The UIDAI appears to be having a bad start to 2018 with security flaws crawling out of the proverbial woodwork. The latest in a growing list is a story by tech researcher Anand V in The Wire that follows up on two stories of Aadhaar being issued to questionable entities where the Aadhaar number was known.
In case of a Pakistani spy Mehmood Akhtar, who was deported in October 2016, it was found that he had a valid Aadhaar number, and a working LPG connection in the name of Baijnath; the Aadhaar card was invalidated only after The Wire reached out to UIDAI for comment. Two bank accounts were linked to the Aadhaar number in October, a full year after he was deported.
In the second case, Lord Hanuman, who was shown to have an Aadhaar card as far back as 2014, still had a linked LPG connection and a bank as recently as November 2017, despite the card being deactivated in 2014.

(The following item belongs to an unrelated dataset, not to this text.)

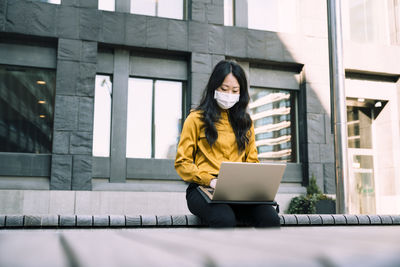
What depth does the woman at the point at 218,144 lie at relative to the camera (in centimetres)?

This report raises serious questions about Aadhaar enabling misuse of services while doing nothing to prevent misuse. Some of the questions thrown up by this report are:
- What is the process of invalidation of Aadhaar cards and what processes are in place to prevent misuse of invalidated cards?
- How can an Aadhaar Card in the name of Mehmood Akhtar from Delhi be linked to the LPG and bank accounts of Baijnath MR from Agra? There isn’t any similarity of names or even addresses whatsoever. Entirely different people in entirely different places, so how was Aadhaar enabling the delivery of subsidies to an unrelated person and what the point even is to link Aadhaar to various services if plugging in an Aadhaar number could be used to link anyone to the service and not necessarily the Aadhaar holder?
- What are the security and welfare costs implications of merely using an Aadhaar number or the photocopy of an Aadhaar card without authentication – as happens in the case of LPG connections?
- Other entities that also collect photocopies of Aadhaar cards, including schools, colleges, hospitals, private companies and crematoriums – the list is endless. Who is legally responsible for similar mis-linking, misuse and potentially outright fraud enabled by such reckless collection of sensitive data that provides illegal access to subsidies and other government funds?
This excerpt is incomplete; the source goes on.